With the exception of the pictures, write out the data below precisely.

RECORDED INFORMATION -
========================================================================

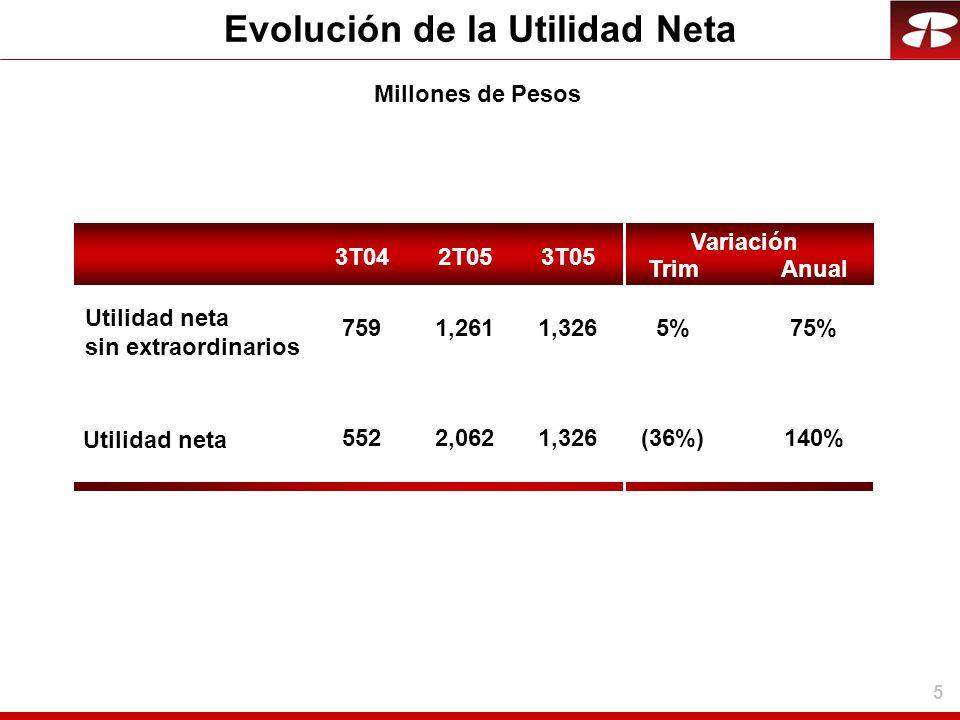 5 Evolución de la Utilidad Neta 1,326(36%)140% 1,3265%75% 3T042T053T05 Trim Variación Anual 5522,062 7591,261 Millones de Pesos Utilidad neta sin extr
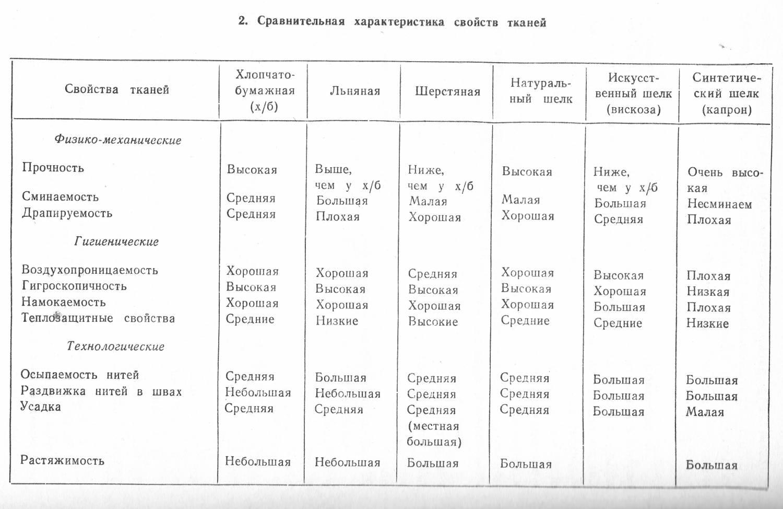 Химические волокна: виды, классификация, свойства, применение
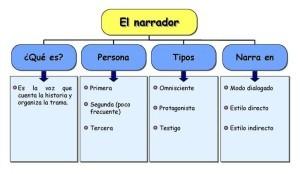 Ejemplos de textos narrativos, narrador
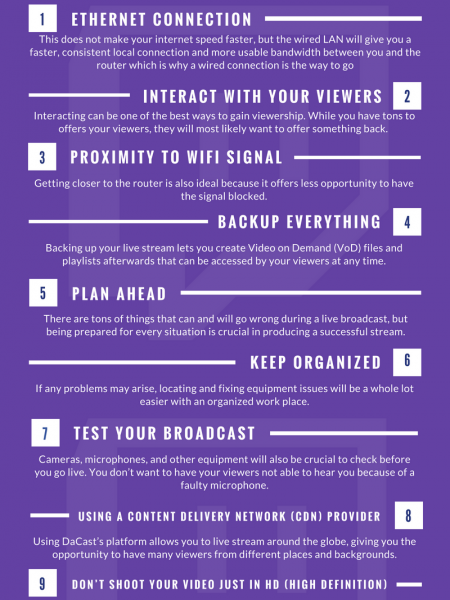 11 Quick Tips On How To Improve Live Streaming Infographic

========================================================================

EXERCISE RESPONSE -
 5 Evolución de la Utilidad Neta 1,326(36%)140% 1,3265%75% 3T042T053T05 Trim Variación Anual 5522,062 7591,261 Millones de Pesos Utilidad neta sin extr
 Химические волокна: виды, классификация, свойства, применение
 Ejemplos de textos narrativos, narrador
 11 Quick Tips On How To Improve Live Streaming Infographic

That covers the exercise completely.